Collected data
---+---

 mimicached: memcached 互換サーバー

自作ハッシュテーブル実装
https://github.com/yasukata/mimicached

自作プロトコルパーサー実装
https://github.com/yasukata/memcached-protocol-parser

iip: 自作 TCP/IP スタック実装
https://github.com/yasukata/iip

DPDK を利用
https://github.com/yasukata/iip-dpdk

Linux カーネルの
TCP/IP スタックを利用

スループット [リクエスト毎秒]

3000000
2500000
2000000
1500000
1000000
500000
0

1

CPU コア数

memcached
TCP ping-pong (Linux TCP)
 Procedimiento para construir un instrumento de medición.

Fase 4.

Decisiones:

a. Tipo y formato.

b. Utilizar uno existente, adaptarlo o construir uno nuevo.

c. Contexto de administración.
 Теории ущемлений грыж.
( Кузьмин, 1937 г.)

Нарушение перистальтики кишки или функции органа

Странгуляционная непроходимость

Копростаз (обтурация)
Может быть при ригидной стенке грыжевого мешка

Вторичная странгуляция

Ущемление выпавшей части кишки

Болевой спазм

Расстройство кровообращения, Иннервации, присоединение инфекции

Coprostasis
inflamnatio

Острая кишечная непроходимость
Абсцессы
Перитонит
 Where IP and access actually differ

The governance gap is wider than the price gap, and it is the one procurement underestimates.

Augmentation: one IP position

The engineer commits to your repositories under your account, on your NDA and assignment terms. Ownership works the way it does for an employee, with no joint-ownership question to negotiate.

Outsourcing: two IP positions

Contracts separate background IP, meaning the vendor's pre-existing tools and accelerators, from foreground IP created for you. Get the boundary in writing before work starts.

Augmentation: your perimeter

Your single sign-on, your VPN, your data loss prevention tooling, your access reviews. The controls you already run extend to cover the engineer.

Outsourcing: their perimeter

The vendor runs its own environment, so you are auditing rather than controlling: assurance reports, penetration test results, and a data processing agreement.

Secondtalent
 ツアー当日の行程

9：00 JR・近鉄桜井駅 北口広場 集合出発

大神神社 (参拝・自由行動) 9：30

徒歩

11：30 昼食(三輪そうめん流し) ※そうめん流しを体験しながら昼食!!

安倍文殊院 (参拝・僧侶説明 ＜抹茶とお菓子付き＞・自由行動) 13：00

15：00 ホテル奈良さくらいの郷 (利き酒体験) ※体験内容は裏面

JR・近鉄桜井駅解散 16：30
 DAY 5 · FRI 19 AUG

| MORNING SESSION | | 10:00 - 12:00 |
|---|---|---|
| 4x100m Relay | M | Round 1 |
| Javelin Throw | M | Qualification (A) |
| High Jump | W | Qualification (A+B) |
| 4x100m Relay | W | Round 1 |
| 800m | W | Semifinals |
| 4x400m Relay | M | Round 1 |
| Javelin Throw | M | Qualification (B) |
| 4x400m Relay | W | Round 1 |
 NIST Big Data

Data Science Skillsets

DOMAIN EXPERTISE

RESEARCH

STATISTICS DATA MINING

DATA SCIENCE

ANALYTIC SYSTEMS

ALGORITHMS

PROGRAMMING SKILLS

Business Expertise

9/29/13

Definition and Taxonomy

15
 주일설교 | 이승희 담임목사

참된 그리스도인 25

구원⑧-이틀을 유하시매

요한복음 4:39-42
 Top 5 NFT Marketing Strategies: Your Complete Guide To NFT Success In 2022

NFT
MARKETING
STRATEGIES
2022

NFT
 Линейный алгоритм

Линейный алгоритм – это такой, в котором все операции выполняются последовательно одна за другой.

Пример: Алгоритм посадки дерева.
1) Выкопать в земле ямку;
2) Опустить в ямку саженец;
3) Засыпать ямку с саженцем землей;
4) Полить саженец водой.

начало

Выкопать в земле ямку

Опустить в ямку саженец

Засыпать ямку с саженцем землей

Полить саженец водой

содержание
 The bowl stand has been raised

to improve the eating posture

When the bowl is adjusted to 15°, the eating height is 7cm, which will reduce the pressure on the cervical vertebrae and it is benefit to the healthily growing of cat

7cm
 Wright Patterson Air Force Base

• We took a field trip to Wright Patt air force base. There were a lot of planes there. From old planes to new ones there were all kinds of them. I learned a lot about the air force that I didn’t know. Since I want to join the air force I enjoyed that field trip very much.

---+---

Print every record above exactly as it stands.

Answer space:
 mimicached: memcached 互換サーバー

自作ハッシュテーブル実装
https://github.com/yasukata/mimicached

自作プロトコルパーサー実装
https://github.com/yasukata/memcached-protocol-parser

iip: 自作 TCP/IP スタック実装
https://github.com/yasukata/iip

DPDK を利用
https://github.com/yasukata/iip-dpdk

Linux カーネルの
TCP/IP スタックを利用

スループット [リクエスト毎秒]

3000000
2500000
2000000
1500000
1000000
500000
0

1

CPU コア数

memcached
TCP ping-pong (Linux TCP)
 Procedimiento para construir un instrumento de medición.

Fase 4.

Decisiones:

a. Tipo y formato.

b. Utilizar uno existente, adaptarlo o construir uno nuevo.

c. Contexto de administración.
 Теории ущемлений грыж.
( Кузьмин, 1937 г.)

Нарушение перистальтики кишки или функции органа

Странгуляционная непроходимость

Копростаз (обтурация)
Может быть при ригидной стенке грыжевого мешка

Вторичная странгуляция

Ущемление выпавшей части кишки

Болевой спазм

Расстройство кровообращения, Иннервации, присоединение инфекции

Coprostasis
inflamnatio

Острая кишечная непроходимость
Абсцессы
Перитонит
 Where IP and access actually differ

The governance gap is wider than the price gap, and it is the one procurement underestimates.

Augmentation: one IP position

The engineer commits to your repositories under your account, on your NDA and assignment terms. Ownership works the way it does for an employee, with no joint-ownership question to negotiate.

Outsourcing: two IP positions

Contracts separate background IP, meaning the vendor's pre-existing tools and accelerators, from foreground IP created for you. Get the boundary in writing before work starts.

Augmentation: your perimeter

Your single sign-on, your VPN, your data loss prevention tooling, your access reviews. The controls you already run extend to cover the engineer.

Outsourcing: their perimeter

The vendor runs its own environment, so you are auditing rather than controlling: assurance reports, penetration test results, and a data processing agreement.

Secondtalent
 ツアー当日の行程

9：00 JR・近鉄桜井駅 北口広場 集合出発

大神神社 (参拝・自由行動) 9：30

徒歩

11：30 昼食(三輪そうめん流し) ※そうめん流しを体験しながら昼食!!

安倍文殊院 (参拝・僧侶説明 ＜抹茶とお菓子付き＞・自由行動) 13：00

15：00 ホテル奈良さくらいの郷 (利き酒体験) ※体験内容は裏面

JR・近鉄桜井駅解散 16：30
 DAY 5 · FRI 19 AUG

| MORNING SESSION | | 10:00 - 12:00 |
|---|---|---|
| 4x100m Relay | M | Round 1 |
| Javelin Throw | M | Qualification (A) |
| High Jump | W | Qualification (A+B) |
| 4x100m Relay | W | Round 1 |
| 800m | W | Semifinals |
| 4x400m Relay | M | Round 1 |
| Javelin Throw | M | Qualification (B) |
| 4x400m Relay | W | Round 1 |
 NIST Big Data

Data Science Skillsets

DOMAIN EXPERTISE

RESEARCH

STATISTICS DATA MINING

DATA SCIENCE

ANALYTIC SYSTEMS

ALGORITHMS

PROGRAMMING SKILLS

Business Expertise

9/29/13

Definition and Taxonomy

15
 주일설교 | 이승희 담임목사

참된 그리스도인 25

구원⑧-이틀을 유하시매

요한복음 4:39-42
 Top 5 NFT Marketing Strategies: Your Complete Guide To NFT Success In 2022

NFT
MARKETING
STRATEGIES
2022

NFT
 Линейный алгоритм

Линейный алгоритм – это такой, в котором все операции выполняются последовательно одна за другой.

Пример: Алгоритм посадки дерева.
1) Выкопать в земле ямку;
2) Опустить в ямку саженец;
3) Засыпать ямку с саженцем землей;
4) Полить саженец водой.

начало

Выкопать в земле ямку

Опустить в ямку саженец

Засыпать ямку с саженцем землей

Полить саженец водой

содержание
 The bowl stand has been raised

to improve the eating posture

When the bowl is adjusted to 15°, the eating height is 7cm, which will reduce the pressure on the cervical vertebrae and it is benefit to the healthily growing of cat

7cm
 Wright Patterson Air Force Base

• We took a field trip to Wright Patt air force base. There were a lot of planes there. From old planes to new ones there were all kinds of them. I learned a lot about the air force that I didn’t know. Since I want to join the air force I enjoyed that field trip very much.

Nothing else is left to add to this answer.